Tuesday, May 06, 2008

The Company They Keep

Steve Benen summarizes it so well in Judging them by the company they keep that I'll just quote from him.

The Chicago Tribune’s Steve Chapman posed an interesting question in his column over the weekend about John McCain having a Bill Ayers-like problem of his own. [...]

What McCain didn’t mention is that he has his own Bill Ayers — in the form of G. Gordon Liddy. Now a conservative radio talk-show host, Liddy spent more than 4 years in prison for his role in the 1972 Watergate burglary. That was just one element of what Liddy did, and proposed to do, in a secret White House effort to subvert the Constitution. Far from repudiating him, McCain has embraced him.

How close are McCain and Liddy? Pretty close. Liddy hosted a McCain fundraiser in ‘98 at his home. When McCain appeared on Liddy’s show in November, Liddy greeted him as “an old friend,” and McCain gushed like one. “I’m proud of you, I’m proud of your family,” McCain told Liddy. “It’s always a pleasure for me to come on your program, Gordon, and congratulations on your continued success and adherence to the principles and philosophies that keep our nation great.”

Given Liddy’s “principles,” McCain’s praise seems more than a little out of place.

Which principles would those be? The ones that told Liddy it was fine to break into the office of the Democratic National Committee to plant bugs and photograph documents? The ones that made him propose to kidnap anti-war activists so they couldn’t disrupt the 1972 Republican National Convention? The ones that inspired him to plan the murder (never carried out) of an unfriendly newspaper columnist?

Liddy was in the thick of the biggest political scandal in American history–and one of the greatest threats to the rule of law. He has said he has no regrets about what he did, insisting that he went to jail as “a prisoner of war.”

All this may sound like ancient history. But it’s from the same era as the bombings Ayers helped carry out as a member of the Weather Underground. And Liddy’s penchant for extreme solutions has not abated.

In 1994, after the disastrous federal raid on the Branch Davidian compound in Waco, Texas, he gave some advice to his listeners: “Now if the Bureau of Alcohol, Tobacco and Firearms comes to disarm you and they are bearing arms, resist them with arms. Go for a head shot; they’re going to be wearing bulletproof vests. . . . Kill the sons of bitches.”
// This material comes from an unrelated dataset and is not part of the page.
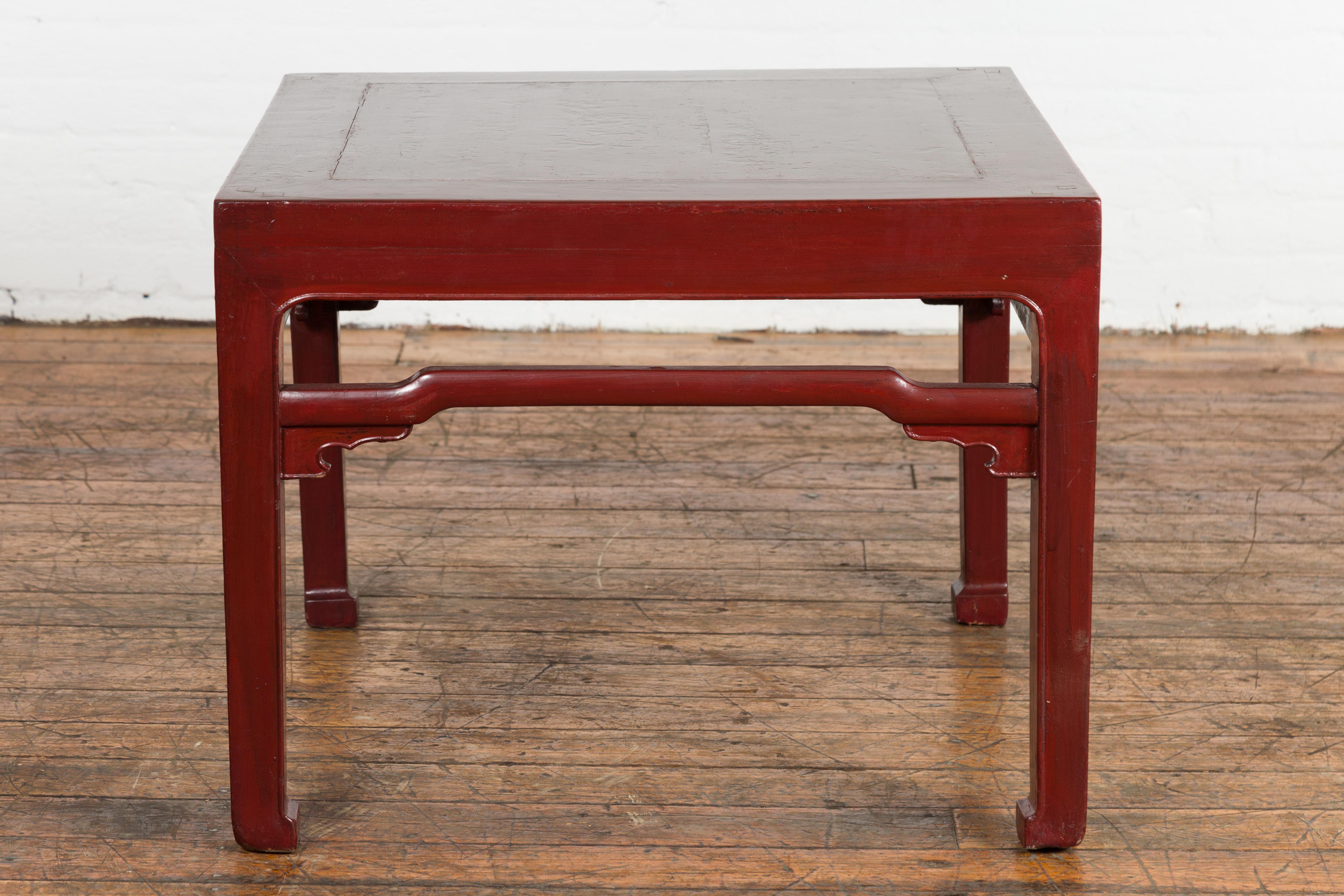 Chinese late Qing Dynasty period low table from the early 20th century, with red lacquer, horse hoof extremities, humpback stretchers and carved spandrels. This antique Qing Dynasty period low table radiates a warm, dark red lacquer. It is a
He later backed off, saying he meant merely that people should defend themselves if federal agents came with guns blazing. But his amended guidance was not exactly conciliatory: Liddy also said he should have recommended shots to the groin instead of the head. If that wasn’t enough to inflame any nut cases, he mentioned labeling targets “Bill” and “Hillary” when he practiced shooting.

McCain doesn’t distance himself from this guy; he embraces him, accepts his campaign donations, appears on his show, and praises his “principles.” And yet, McCain still feels perfectly comfortable demanding that Obama “apologize” for knowing Bill Ayers.
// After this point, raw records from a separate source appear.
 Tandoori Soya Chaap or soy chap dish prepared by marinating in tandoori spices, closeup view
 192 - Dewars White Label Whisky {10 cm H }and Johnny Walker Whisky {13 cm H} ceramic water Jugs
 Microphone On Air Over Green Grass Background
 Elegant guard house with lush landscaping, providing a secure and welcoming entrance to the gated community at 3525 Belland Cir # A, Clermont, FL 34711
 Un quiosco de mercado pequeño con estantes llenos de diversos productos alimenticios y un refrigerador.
(On a related note, the NYT’s Frank Rich over the weekend highlighted the story that political reporters are reluctant to touch: McCain’s ties to bigoted televangelist John Hagee.)
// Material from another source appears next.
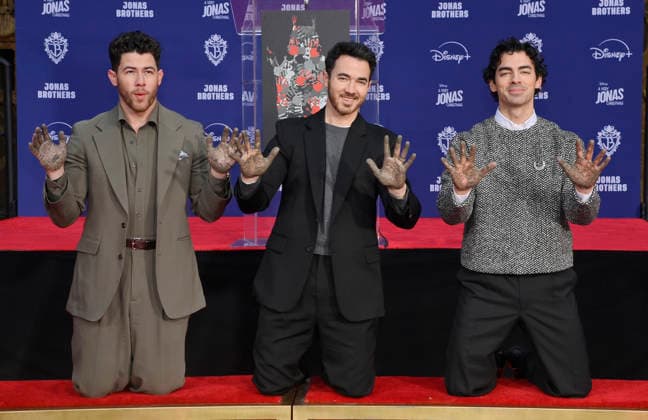 (L-R) Nick Jonas, Kevin Jonas and Joe Jonas of the Jonas Brothers participate in a hand and footprint ceremony immortalizing them in the forecourt of the TCL Chinese Theatre (formerly Grauman s) in the Hollywood section of Los Angeles on Wednesday, December 3, 2025.  LAP2025120301 JIMxRUYMEN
To clarify, I’m not necessarily arguing that I want more guilt-by-association attacks in the presidential campaign. Major political figures meet and know plenty of people, some are going to be controversial, and some are going to be unsavory. In an election this important, there are far more important things to cover.

I do care, however, about consistency, hypocrisy, and fairness. If Wright is a reflection on Obama’s judgment and character, it’s incumbent on the media to take McCain’s suck-ups to Hagee, Parsley, and Falwell seriously. If it’s important that Obama knows Ayers, it has to be at least as important that McCain has picked G. Gordon Liddy as one of his buddies.

And if McCain is going to go after Obama directly over his associations, as he did last week, then McCain should expect similar questions about the company he keeps.

Why did McCain seek and accept the support of an anti-Catholic, anti-Semitic televangelist? Why did McCain cozy up to a preacher who blamed 9/11 on Americans? Why did McCain praise the principles of a right-wing shock jock who instructed his audience on where to shoot federal officials?

I really don't want a political campaign that consists of guilt-by-association accusations flung ad infinitum throughout the media. But as Steve said, let's be consistent and fair about this. If those types of questions and attacks are deemed appropriate for one candidate, then they're appropriate for all. So why isn't the corpmedia pursuing John McCain?